Ella me dirigió sus negros ojos, atravesándome con la mirada, como si no estuviera allí, delante suya, negó dos veces con la cabeza, cogió impulso y...

-¡Espere! -grité-. ¡Dígame al menos por qué se quita la vida!

-¡¿Quiere saberlo?! Me la quito porque mi marido me sustituyó por una cubana y se largó a Cuba con el coronel, con todos nuestros ahorros pero sin ninguno de nuestros cuatro hijos, uno de los cuales es retrasado y tenemos que mantenerlo en una institución mental que vale un ojo de la cara... Desde entonces tengo que prostituirme porque nadie quiere darme trabajo, además, me han violado ya unas tres veces sin pagarme el servicio... Y para colmo, ayer, me diagnosticaron sida agravado con hepatitis c...

-Bien,... ¡ejem!... yo.... Si quiere la empujo.

Y la empujé.

Algunos me acusarán de desconsiderado, otros dirán que no tengo sentimientos y, posiblemente, la mayoría me tildará de estar en posesión de un carácter atrabiliario con accesos homicidas.
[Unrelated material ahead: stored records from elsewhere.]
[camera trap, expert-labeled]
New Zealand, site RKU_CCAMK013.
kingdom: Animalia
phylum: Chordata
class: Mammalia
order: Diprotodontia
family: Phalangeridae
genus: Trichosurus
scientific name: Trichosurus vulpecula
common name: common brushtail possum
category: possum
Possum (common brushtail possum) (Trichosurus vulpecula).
Sin duda todos están equivocados. Si no tenemos en cuenta el incidente cainita con mi hermano ni el desgraciado accidente con mi abuela, ése fue mi primer asesinato. Lo reconozco. Pero confesaré en mi descargo que lo realicé con las mejores intenciones. ¿No es por eso por lo que se hacen casi todas las maldades del mundo? Con buenas intenciones uno puede hasta lanzar bombas o hacer las paces con una banda de asesinos olvidando sus culpas, sus penas y las tristezas de sus víctimas. Las intenciones, siempre, son lo que cuentan.

Y volviendo al poema de mi hermano, si alguno que me lea no puede dormir, que lea biografías o se deje de hacer cosas con las mejores intenciones.